An Experimental Study of Categoriality and Object Extraction in Cantonese Serial Verb Constructions

 

Elaine J. Francis and Stephen Matthews

 

 

The ‘coverb’ construction in Cantonese, a serial verb construction (SVC) in which the first verb (the ‘coverb’) has a preposition-like meaning and function, presents a challenging theoretical puzzle. Extracting the object of a coverb typically results in marginal or low acceptability, as illustrated for the coverb doi ‘replace’ in (1). 

 

(1)        ??[[ngo     doi   __i gaau    syu RC]  go  go  jani NP]  jau beng-zo             (Relativization)

                 I      replace     teach     book   that  CL person  again sick-ASP

                ‘The person in whose place I teach the class is sick again.’

 

In studies on Mandarin, such facts are typically explained in terms of a constraint on ‘preposition stranding’, whereby coverbs are analyzed as prepositions rather than verbs (Zhang 1990, McCawley 1992).  However, Cantonese coverbs display the typical morphosyntactic properties of verbs, suggesting that they are not prepositions.  For example, similar to other verbs, coverbs allow aspect marking, as in (2).

 

(2)        ngo   doi-gwo         ni  go      jan   gaau  syu                                          (Aspect marking)

            I        replace-ASP  this CL person teach  book

 ‘I’ve taught a class for (in place of) this person.’

 

In this paper, we report on an experimental study in which an acceptability rating task was used to compare coverbs with transitive verbs in SVCs in which the object of V1 is extracted.  Participants rated sentences containing one of six verbs/coverbs in V1 position and varying along three orthogonal dimensions: (a) one-verb vs. two-verb clauses; (b) aspect vs. no aspect on V1; and (c) extraction vs. no extraction.  The experimental results show no distinction between coverbs and (other) transitive verbs, contradicting a preposition-stranding analysis.  Ratings are marginal to low in extraction conditions for all verbs tested, and differences among individual verbs are not predictable based on their purported status as either ‘verb’ or ‘preposition’.

 

A structural analysis following Y. Li (1993) and Law (1996) would attribute adjunct status to VP1 in cases where extraction from VP1 is ungrammatical (as per Huang’s Condition on Extraction Domain).  Unlike the preposition-stranding analysis, this approach could accommodate the observed variability in acceptability:  those verbs that are interpretable only as adjuncts in the experimental sentences receive significantly worse ratings than those verbs which may be interpreted as heads.  Furthermore, this analysis would predict aspect to be incompatible with sentences for which V1 is interpretable only as an adjunct, since aspect marking occurs only on the head verb of a Chinese SVC (Dechaine 1993, Y. Li 1991).

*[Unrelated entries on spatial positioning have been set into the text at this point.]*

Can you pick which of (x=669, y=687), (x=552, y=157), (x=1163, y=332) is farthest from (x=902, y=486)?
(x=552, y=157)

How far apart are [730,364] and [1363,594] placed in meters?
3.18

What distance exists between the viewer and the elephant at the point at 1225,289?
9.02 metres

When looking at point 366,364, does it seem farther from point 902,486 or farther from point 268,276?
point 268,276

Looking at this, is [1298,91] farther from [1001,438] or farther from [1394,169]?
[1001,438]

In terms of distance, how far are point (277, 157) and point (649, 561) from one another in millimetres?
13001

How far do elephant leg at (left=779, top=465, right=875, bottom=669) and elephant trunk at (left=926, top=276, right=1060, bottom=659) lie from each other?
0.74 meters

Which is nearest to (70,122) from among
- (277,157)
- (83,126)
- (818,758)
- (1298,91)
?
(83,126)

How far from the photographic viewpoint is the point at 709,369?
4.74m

However, our results show no significant effect of aspect marking.

 

In view of these data, we propose an alternative analysis from the perspective of a multi-modular theory of grammar (Sadock 1991, Jackendoff 1997, 2002), re-formulating the relevant constraint as a semantic constraint on extraction from modifying phrases. This analysis is similar to the structural analysis but allows for the possibility of ‘mismatch’ between syntactic structure and semantic structure.  Thus, a verb that is the syntactic head of the SVC (allowing aspect) but a semantic modifier is predicted to disallow extraction of its object, and vice versa, in a manner consistent with the full range of experimental results.